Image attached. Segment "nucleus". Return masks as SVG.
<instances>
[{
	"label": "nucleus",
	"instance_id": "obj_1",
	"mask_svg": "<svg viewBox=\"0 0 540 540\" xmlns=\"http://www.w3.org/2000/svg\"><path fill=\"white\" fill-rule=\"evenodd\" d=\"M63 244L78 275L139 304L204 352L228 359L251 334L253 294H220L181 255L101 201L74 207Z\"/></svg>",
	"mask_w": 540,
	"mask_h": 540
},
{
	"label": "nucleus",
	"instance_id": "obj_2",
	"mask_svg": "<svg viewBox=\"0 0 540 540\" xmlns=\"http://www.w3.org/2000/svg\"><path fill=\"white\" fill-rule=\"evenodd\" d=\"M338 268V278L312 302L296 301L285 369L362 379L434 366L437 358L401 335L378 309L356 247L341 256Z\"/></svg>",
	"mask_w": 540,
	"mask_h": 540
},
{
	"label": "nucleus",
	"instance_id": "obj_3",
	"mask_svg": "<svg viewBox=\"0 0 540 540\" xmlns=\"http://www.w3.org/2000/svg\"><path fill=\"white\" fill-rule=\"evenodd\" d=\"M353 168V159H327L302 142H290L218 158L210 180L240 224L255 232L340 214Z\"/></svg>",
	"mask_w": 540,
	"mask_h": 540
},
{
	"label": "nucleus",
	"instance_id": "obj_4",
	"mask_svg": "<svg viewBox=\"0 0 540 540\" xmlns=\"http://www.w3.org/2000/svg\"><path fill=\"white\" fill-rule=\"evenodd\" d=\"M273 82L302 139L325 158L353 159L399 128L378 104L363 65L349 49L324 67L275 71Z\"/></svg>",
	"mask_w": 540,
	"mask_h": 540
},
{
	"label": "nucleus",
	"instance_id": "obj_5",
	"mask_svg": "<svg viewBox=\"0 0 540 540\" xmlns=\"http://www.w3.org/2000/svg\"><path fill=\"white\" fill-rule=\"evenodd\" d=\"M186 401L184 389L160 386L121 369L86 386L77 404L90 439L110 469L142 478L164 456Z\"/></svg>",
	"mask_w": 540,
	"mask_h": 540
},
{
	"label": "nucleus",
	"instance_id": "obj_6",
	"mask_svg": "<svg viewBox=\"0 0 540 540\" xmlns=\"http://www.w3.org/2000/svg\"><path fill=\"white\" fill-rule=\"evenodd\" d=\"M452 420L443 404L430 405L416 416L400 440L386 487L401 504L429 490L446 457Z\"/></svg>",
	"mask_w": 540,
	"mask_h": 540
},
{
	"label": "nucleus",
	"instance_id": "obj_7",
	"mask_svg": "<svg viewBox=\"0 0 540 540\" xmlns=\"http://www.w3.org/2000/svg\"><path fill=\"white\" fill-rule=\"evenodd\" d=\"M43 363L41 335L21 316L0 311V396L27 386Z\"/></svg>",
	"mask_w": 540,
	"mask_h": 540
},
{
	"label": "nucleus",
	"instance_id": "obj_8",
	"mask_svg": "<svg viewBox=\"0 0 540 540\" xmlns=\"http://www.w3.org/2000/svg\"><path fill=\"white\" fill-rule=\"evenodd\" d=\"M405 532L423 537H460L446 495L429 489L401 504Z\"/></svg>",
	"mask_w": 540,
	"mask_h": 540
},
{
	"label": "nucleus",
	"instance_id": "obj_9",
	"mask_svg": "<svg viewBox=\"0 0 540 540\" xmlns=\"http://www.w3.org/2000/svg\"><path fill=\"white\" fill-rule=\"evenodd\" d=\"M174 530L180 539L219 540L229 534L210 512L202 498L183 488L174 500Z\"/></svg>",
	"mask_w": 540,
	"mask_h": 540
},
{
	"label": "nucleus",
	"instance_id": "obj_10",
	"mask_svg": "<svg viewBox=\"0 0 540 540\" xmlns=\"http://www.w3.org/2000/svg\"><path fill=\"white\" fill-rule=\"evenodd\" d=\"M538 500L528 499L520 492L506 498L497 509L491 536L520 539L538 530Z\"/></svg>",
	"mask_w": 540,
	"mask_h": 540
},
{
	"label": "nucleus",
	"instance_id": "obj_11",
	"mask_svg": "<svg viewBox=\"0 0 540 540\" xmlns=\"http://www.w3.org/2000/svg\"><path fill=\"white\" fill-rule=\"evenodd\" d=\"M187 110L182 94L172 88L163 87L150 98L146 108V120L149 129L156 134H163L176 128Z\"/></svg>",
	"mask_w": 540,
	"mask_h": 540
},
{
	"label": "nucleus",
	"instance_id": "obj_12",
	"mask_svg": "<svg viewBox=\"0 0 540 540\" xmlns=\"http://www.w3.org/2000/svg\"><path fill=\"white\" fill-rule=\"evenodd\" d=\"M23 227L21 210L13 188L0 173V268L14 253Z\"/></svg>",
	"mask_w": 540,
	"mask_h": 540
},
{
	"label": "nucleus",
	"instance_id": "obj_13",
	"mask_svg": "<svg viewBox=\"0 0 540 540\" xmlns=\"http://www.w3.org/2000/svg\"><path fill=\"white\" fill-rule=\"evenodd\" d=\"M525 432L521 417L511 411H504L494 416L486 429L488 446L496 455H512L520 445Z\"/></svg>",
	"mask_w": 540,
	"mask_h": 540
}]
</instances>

- [PROBLEM STATEMENT]: Rewrite the material above, replacing every occurrence of "nucleus" with "nuclear_region" and leaving all other characters unchanged.

- [RESPONSE FOR THIS EXERCISE]:
Image attached. Segment "nuclear_region". Return masks as SVG.
<instances>
[{
	"label": "nuclear_region",
	"instance_id": "obj_1",
	"mask_svg": "<svg viewBox=\"0 0 540 540\" xmlns=\"http://www.w3.org/2000/svg\"><path fill=\"white\" fill-rule=\"evenodd\" d=\"M63 244L78 275L139 304L204 352L228 359L251 334L253 294H220L181 255L101 201L74 207Z\"/></svg>",
	"mask_w": 540,
	"mask_h": 540
},
{
	"label": "nuclear_region",
	"instance_id": "obj_2",
	"mask_svg": "<svg viewBox=\"0 0 540 540\" xmlns=\"http://www.w3.org/2000/svg\"><path fill=\"white\" fill-rule=\"evenodd\" d=\"M338 268V278L312 302L296 301L285 369L362 379L434 366L437 358L401 335L378 309L356 247L341 256Z\"/></svg>",
	"mask_w": 540,
	"mask_h": 540
},
{
	"label": "nuclear_region",
	"instance_id": "obj_3",
	"mask_svg": "<svg viewBox=\"0 0 540 540\" xmlns=\"http://www.w3.org/2000/svg\"><path fill=\"white\" fill-rule=\"evenodd\" d=\"M353 168V159H327L302 142H290L218 158L210 180L240 224L255 232L340 214Z\"/></svg>",
	"mask_w": 540,
	"mask_h": 540
},
{
	"label": "nuclear_region",
	"instance_id": "obj_4",
	"mask_svg": "<svg viewBox=\"0 0 540 540\" xmlns=\"http://www.w3.org/2000/svg\"><path fill=\"white\" fill-rule=\"evenodd\" d=\"M273 82L302 139L325 158L353 159L399 128L378 104L363 65L349 49L324 67L275 71Z\"/></svg>",
	"mask_w": 540,
	"mask_h": 540
},
{
	"label": "nuclear_region",
	"instance_id": "obj_5",
	"mask_svg": "<svg viewBox=\"0 0 540 540\" xmlns=\"http://www.w3.org/2000/svg\"><path fill=\"white\" fill-rule=\"evenodd\" d=\"M186 401L184 389L160 386L121 369L86 386L77 404L90 439L110 469L142 478L164 456Z\"/></svg>",
	"mask_w": 540,
	"mask_h": 540
},
{
	"label": "nuclear_region",
	"instance_id": "obj_6",
	"mask_svg": "<svg viewBox=\"0 0 540 540\" xmlns=\"http://www.w3.org/2000/svg\"><path fill=\"white\" fill-rule=\"evenodd\" d=\"M452 420L443 404L430 405L416 416L400 440L386 487L401 504L429 490L446 457Z\"/></svg>",
	"mask_w": 540,
	"mask_h": 540
},
{
	"label": "nuclear_region",
	"instance_id": "obj_7",
	"mask_svg": "<svg viewBox=\"0 0 540 540\" xmlns=\"http://www.w3.org/2000/svg\"><path fill=\"white\" fill-rule=\"evenodd\" d=\"M43 363L41 335L21 316L0 311V396L27 386Z\"/></svg>",
	"mask_w": 540,
	"mask_h": 540
},
{
	"label": "nuclear_region",
	"instance_id": "obj_8",
	"mask_svg": "<svg viewBox=\"0 0 540 540\" xmlns=\"http://www.w3.org/2000/svg\"><path fill=\"white\" fill-rule=\"evenodd\" d=\"M405 532L423 537H460L446 495L429 489L401 504Z\"/></svg>",
	"mask_w": 540,
	"mask_h": 540
},
{
	"label": "nuclear_region",
	"instance_id": "obj_9",
	"mask_svg": "<svg viewBox=\"0 0 540 540\" xmlns=\"http://www.w3.org/2000/svg\"><path fill=\"white\" fill-rule=\"evenodd\" d=\"M174 530L180 539L219 540L229 534L210 512L202 498L183 488L174 500Z\"/></svg>",
	"mask_w": 540,
	"mask_h": 540
},
{
	"label": "nuclear_region",
	"instance_id": "obj_10",
	"mask_svg": "<svg viewBox=\"0 0 540 540\" xmlns=\"http://www.w3.org/2000/svg\"><path fill=\"white\" fill-rule=\"evenodd\" d=\"M538 500L528 499L520 492L506 498L497 509L491 536L520 539L538 530Z\"/></svg>",
	"mask_w": 540,
	"mask_h": 540
},
{
	"label": "nuclear_region",
	"instance_id": "obj_11",
	"mask_svg": "<svg viewBox=\"0 0 540 540\" xmlns=\"http://www.w3.org/2000/svg\"><path fill=\"white\" fill-rule=\"evenodd\" d=\"M187 110L182 94L172 88L163 87L150 98L146 108V120L149 129L156 134H163L176 128Z\"/></svg>",
	"mask_w": 540,
	"mask_h": 540
},
{
	"label": "nuclear_region",
	"instance_id": "obj_12",
	"mask_svg": "<svg viewBox=\"0 0 540 540\" xmlns=\"http://www.w3.org/2000/svg\"><path fill=\"white\" fill-rule=\"evenodd\" d=\"M23 227L21 210L13 188L0 173V268L14 253Z\"/></svg>",
	"mask_w": 540,
	"mask_h": 540
},
{
	"label": "nuclear_region",
	"instance_id": "obj_13",
	"mask_svg": "<svg viewBox=\"0 0 540 540\" xmlns=\"http://www.w3.org/2000/svg\"><path fill=\"white\" fill-rule=\"evenodd\" d=\"M525 432L521 417L511 411H504L494 416L486 429L488 446L496 455H512L520 445Z\"/></svg>",
	"mask_w": 540,
	"mask_h": 540
}]
</instances>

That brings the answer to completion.